This notebook processes results from the norming experiment. More information about how the data file is organized can be found at http://spellout.net/latest_ibex_manual.pdf
The columns most relevant for us are: field (image identifier) and value (label provided for the image by the participant).

In [38]:
import pandas as pd
import numpy as np
import matplotlib as plt
from nltk.metrics import edit_distance
from collections import Counter
import json

In [26]:
data = pd.read_csv("../Data/Main/norming_results.txt", comment='#', header=None, 
                   names=['Time', 'IPHash', 'Controller', 'Item', 'Element', 'Type', 'Group', 'Field', 'Value']) 
data['Value'] = data['Value'].str.lower()
data['Value'] = data['Value'].str.strip()
data.head()

Unnamed: 0,Time,IPHash,Controller,Item,Element,Type,Group,Field,Value
0,1512400181,db217f722ff04706309805a1bed8ff84,Form,0,0,intro,,_REACTION_TIME_,3503
1,1512400181,db217f722ff04706309805a1bed8ff84,Form,24,0,image,,imageLabel3680685,tamborine
2,1512400181,db217f722ff04706309805a1bed8ff84,Form,24,0,image,,_REACTION_TIME_,6931
3,1512400181,db217f722ff04706309805a1bed8ff84,Form,149,0,image,,imageLabel3682968,lawn mower
4,1512400181,db217f722ff04706309805a1bed8ff84,Form,149,0,image,,_REACTION_TIME_,5846


In [27]:
# check whether all are native speakers
lang_responses = data['Value'][data['Field'] == 'language'].tolist() 
any([l != 'native' for l in lang_responses])
# TODO: exclude non-native speakers if present

False

In [28]:
# Optional: check comments
#data['Value'][data['Field'] == 'comments'].tolist() 

In [29]:
def ignore_spelling(word_counter):
    DISTANCE_THRESHOLD = 3
    best_label = word_counter.most_common(1)[0][0]
    new_counter = word_counter.copy()
    for label in word_counter:
        if edit_distance(label, best_label) in range(1,DISTANCE_THRESHOLD):
                new_counter[best_label] += word_counter[label]
                del new_counter[label]
    return new_counter

In [30]:
# test ignore_spelling
labels = data['Value'][data['Field'] == 'imageLabel3680685'].tolist() 
labels_count = Counter(labels)
ignore_spelling(labels_count)

**Data:**
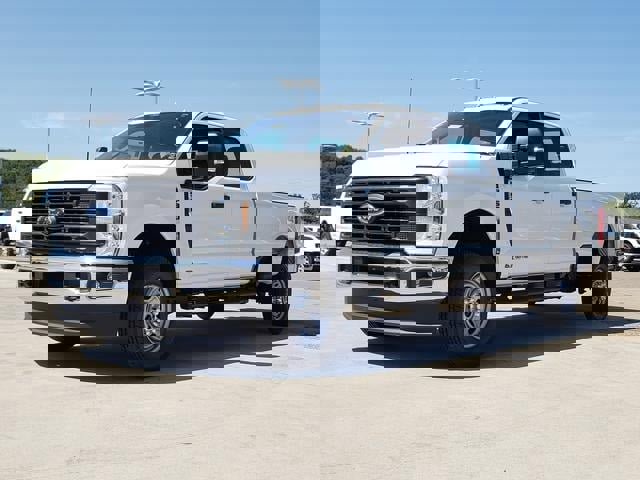 New 2026 Ford F350 XL w/ XL Chrome Package image 4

**Problems and tasks:**
- 1) Using the norming notebook, decide whether each statement agrees with it. Answer yes or no, and quote the deciding words of the text. (a) The function ignore_spelling sets its distance threshold to 3. (b) The data file is read with its first line treated as the column header. (c) Participant labels are converted to uppercase before analysis.
- 2) Reproduce the passage of the norming notebook word for word, from "data['Value'] = data['Value'].str.strip()" to "data['Value'][data['Field'] == 'language'].tolist()".

**List of solutions:**
- 1)
(a) Yes: "DISTANCE_THRESHOLD = 3"
(b) No: "header=None"
(c) No: "data['Value'] = data['Value'].str.lower()"

- 2)
data['Value'] = data['Value'].str.strip()
data.head()

Unnamed: 0,Time,IPHash,Controller,Item,Element,Type,Group,Field,Value
0,1512400181,db217f722ff04706309805a1bed8ff84,Form,0,0,intro,,_REACTION_TIME_,3503
1,1512400181,db217f722ff04706309805a1bed8ff84,Form,24,0,image,,imageLabel3680685,tamborine
2,1512400181,db217f722ff04706309805a1bed8ff84,Form,24,0,image,,_REACTION_TIME_,6931
3,1512400181,db217f722ff04706309805a1bed8ff84,Form,149,0,image,,imageLabel3682968,lawn mower
4,1512400181,db217f722ff04706309805a1bed8ff84,Form,149,0,image,,_REACTION_TIME_,5846


In [27]:
# check whether all are native speakers
lang_responses = data['Value'][data['Field'] == 'language'].tolist()